Nevertheless, it has been difficult to disentangle the contribution of these two causes to the adaptations brought
forth by exercise. Addressing these problems requires understanding how metabolism changes both during and
after exercise, and then identifying the metabolic components that modulate cardiomyocyte growth. In this
project, I will test the general hypothesis that high levels of competing substrates such as lactate and fatty acids
prompt ancillary biosynthetic pathway activity in the heart and drive gene programs for cardiac growth. To
understand how glucose metabolism changes in response to exercise or in the presence of competing
substrates, I have standardized deep network tracing methods to measure glucose-derived carbon fate in vivo
using dietary delivery of a 13C6-glucose-containing diet. Specifically, the aims are (1) to define changes in cardiac
glucose metabolism in response to exercise training and (2) to determine how circulating substrates influence
cardiac hypertrophic signaling and gene programs. This research plan will provide training in areas critical to my
growth as a scientist and prepare me for a career in the exercise sciences. The project will provide fresh
perspectives about how metabolism regulates cardiac muscle growth and could identify innovative metabolic
approaches to control tissue remodeling or optimize the cardiovascular benefits of exercise.
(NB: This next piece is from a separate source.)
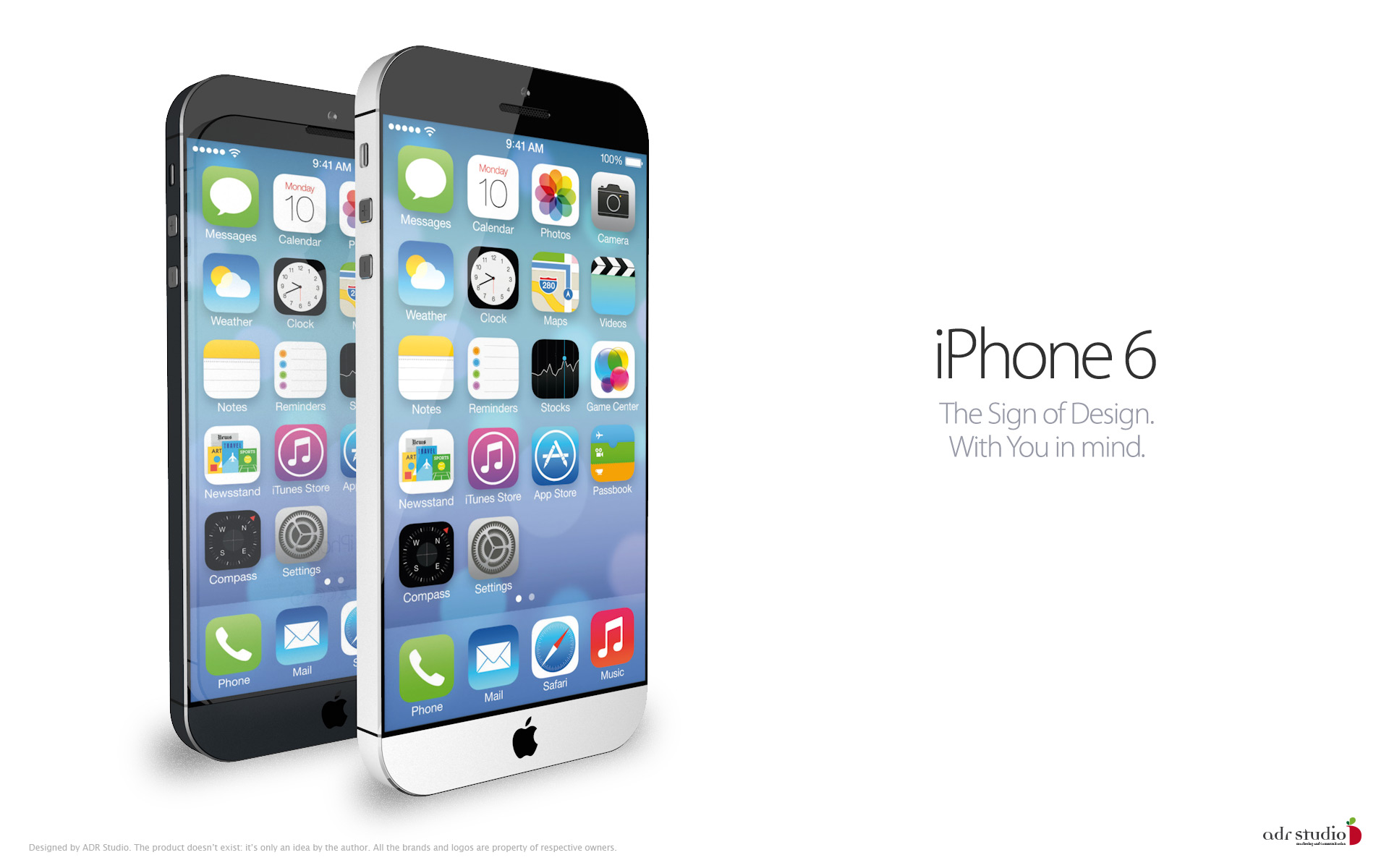 El próximo iPhone podría tener pantalla de 5 pulgadas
Importantly, these
studies will integrate our current understanding of striated muscle catabolism with new knowledge of how
anabolism is regulated within muscle tissue.

## Key facts

- **NIH application ID:** 10462474
- **Project number:** 5F31HL154663-02
- **Recipient organization:** UNIVERSITY OF LOUISVILLE
- **Principal Investigator:** Kyle Fulghum
- **Activity code:** F31 (R01, R21, SBIR, etc.)
- **Funding institute:** NIH
- **Fiscal year:** 2021
- **Award amount:** $36,647
- **Award type:** 5
- **Project period:** 2020-08-10 → 2023-08-09

## Primary source

NIH RePORTER: https://reporter.nih.gov/project-details/10462474

## Citation

> US National Institutes of Health, RePORTER application 10462474, Metabolic regulation of exercise-induced adaptation in striated muscle (5F31HL154663-02). Retrieved via AI Analytics 2026-05-24 from https://api.ai-analytics.org/grant/nih/10462474. Licensed CC0.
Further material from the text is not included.